══ Dataset excerpts ══

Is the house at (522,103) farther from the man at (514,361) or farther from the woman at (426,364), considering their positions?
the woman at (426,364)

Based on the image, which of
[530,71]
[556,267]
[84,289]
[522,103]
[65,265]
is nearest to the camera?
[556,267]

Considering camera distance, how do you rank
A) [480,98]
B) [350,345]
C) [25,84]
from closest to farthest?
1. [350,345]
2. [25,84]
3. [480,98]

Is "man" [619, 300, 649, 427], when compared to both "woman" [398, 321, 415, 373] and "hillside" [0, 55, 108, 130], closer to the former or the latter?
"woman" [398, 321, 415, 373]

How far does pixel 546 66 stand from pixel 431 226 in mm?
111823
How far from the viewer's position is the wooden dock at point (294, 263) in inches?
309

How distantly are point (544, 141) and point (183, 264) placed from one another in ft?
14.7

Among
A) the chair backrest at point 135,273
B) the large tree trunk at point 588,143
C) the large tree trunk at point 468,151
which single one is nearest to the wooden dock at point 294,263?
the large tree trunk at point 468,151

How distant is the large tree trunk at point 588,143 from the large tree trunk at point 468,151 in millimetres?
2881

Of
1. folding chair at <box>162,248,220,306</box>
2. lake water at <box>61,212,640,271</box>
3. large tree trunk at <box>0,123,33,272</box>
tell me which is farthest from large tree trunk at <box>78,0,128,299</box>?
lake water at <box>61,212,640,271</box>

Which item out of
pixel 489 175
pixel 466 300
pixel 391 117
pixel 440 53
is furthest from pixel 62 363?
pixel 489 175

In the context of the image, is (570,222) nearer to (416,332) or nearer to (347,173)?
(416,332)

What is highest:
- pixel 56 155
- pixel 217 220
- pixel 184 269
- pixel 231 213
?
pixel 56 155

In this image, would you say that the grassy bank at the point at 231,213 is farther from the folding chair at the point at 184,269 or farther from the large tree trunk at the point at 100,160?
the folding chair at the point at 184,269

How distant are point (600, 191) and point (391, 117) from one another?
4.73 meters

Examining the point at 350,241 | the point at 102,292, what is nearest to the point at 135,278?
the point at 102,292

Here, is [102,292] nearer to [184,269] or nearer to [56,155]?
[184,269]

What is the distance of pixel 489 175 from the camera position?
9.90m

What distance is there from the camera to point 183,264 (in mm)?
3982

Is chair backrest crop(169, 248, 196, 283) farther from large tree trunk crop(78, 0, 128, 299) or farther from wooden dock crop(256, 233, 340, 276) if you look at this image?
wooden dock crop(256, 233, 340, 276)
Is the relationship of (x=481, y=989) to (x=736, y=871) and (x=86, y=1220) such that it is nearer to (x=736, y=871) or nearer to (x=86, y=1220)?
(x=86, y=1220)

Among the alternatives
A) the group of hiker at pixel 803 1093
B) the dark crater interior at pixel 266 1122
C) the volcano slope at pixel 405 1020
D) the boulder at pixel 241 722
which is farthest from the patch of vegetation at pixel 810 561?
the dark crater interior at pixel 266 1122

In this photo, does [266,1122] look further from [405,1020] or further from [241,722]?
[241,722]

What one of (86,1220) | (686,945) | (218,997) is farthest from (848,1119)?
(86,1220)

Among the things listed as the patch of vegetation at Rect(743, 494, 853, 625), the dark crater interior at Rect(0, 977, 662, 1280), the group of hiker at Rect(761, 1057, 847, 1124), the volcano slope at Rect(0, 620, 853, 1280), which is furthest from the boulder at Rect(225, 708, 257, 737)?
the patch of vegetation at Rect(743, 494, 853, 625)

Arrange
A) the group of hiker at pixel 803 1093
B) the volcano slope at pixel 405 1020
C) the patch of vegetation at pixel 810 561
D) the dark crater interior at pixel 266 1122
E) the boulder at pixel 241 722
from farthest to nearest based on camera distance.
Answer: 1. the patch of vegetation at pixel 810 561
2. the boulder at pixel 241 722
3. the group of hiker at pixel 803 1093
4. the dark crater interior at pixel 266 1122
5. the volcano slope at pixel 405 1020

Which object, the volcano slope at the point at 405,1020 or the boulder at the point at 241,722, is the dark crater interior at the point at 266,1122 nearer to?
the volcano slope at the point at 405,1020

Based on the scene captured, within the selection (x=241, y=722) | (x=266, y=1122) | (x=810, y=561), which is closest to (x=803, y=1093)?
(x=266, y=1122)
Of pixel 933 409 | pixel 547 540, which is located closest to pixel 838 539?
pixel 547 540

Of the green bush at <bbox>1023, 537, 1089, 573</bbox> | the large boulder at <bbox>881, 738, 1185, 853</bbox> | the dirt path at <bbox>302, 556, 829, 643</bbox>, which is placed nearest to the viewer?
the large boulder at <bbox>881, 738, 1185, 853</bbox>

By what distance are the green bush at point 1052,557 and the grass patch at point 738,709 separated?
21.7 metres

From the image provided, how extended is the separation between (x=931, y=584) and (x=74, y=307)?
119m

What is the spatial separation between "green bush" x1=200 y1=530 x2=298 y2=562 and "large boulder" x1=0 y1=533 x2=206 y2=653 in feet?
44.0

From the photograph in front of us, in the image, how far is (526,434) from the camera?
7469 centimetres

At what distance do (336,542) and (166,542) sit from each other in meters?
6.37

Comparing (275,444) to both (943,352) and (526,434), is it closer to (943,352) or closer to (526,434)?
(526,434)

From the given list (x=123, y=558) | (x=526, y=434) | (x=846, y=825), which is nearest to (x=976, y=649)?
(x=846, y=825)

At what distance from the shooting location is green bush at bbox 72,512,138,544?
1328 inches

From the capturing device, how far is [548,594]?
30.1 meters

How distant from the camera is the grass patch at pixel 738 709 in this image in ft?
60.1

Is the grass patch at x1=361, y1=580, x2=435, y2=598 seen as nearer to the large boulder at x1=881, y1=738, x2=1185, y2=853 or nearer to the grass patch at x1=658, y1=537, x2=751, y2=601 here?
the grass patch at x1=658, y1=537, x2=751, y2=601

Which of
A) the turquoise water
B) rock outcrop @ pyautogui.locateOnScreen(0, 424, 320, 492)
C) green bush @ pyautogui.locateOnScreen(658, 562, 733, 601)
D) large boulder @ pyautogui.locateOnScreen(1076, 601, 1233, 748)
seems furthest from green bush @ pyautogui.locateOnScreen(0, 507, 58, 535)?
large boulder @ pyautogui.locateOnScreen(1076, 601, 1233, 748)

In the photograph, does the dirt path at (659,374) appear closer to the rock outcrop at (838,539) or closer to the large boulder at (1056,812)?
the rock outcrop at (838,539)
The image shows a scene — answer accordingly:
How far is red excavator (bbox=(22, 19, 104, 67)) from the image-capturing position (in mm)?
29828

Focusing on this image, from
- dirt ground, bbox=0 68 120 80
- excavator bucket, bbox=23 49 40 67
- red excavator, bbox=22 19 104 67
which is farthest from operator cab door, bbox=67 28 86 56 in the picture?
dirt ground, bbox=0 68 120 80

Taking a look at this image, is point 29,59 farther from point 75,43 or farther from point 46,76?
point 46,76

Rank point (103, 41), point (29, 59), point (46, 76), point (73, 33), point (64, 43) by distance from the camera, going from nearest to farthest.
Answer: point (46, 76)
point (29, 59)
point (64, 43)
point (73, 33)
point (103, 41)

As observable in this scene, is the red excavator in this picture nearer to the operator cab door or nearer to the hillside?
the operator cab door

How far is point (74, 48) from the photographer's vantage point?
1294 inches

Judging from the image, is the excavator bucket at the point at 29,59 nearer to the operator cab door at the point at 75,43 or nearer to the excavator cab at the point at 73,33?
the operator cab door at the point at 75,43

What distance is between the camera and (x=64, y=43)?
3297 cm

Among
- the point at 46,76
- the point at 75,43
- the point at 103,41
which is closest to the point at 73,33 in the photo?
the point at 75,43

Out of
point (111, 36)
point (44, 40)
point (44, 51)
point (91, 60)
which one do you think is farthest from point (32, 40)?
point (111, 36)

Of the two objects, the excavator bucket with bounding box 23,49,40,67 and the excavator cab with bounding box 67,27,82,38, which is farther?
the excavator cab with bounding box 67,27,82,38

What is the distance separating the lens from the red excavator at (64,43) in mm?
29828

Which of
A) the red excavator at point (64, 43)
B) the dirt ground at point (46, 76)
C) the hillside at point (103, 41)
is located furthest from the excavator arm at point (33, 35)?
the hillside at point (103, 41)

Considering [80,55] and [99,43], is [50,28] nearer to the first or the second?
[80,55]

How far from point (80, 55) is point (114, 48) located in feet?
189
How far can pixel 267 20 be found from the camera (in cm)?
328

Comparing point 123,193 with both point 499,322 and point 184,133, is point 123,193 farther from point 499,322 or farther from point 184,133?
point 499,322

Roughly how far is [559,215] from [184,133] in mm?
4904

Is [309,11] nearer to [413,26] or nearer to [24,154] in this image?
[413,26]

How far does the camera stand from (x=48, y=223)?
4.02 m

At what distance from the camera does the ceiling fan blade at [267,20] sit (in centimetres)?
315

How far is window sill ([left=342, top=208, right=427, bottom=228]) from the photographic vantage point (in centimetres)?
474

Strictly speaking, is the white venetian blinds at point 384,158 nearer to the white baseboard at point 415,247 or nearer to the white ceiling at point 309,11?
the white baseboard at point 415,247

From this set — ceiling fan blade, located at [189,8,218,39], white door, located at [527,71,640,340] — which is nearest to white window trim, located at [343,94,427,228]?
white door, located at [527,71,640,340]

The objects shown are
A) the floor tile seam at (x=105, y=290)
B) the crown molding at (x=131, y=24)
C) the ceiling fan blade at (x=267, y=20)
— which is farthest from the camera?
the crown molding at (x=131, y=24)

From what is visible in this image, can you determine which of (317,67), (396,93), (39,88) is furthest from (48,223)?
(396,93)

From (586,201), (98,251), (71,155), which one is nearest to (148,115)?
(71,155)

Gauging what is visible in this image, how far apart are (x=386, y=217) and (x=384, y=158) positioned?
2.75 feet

═══

_Direction_
Please rewrite the listing starting at its beginning and ending at the line containing "3. [480,98]", swapping "camera" for "viewer" and leaving everything else unchanged.

_Solution for this task_
Is the house at (522,103) farther from the man at (514,361) or farther from the woman at (426,364), considering their positions?
the woman at (426,364)

Based on the image, which of
[530,71]
[556,267]
[84,289]
[522,103]
[65,265]
is nearest to the viewer?
[556,267]

Considering viewer distance, how do you rank
A) [480,98]
B) [350,345]
C) [25,84]
from closest to farthest?
1. [350,345]
2. [25,84]
3. [480,98]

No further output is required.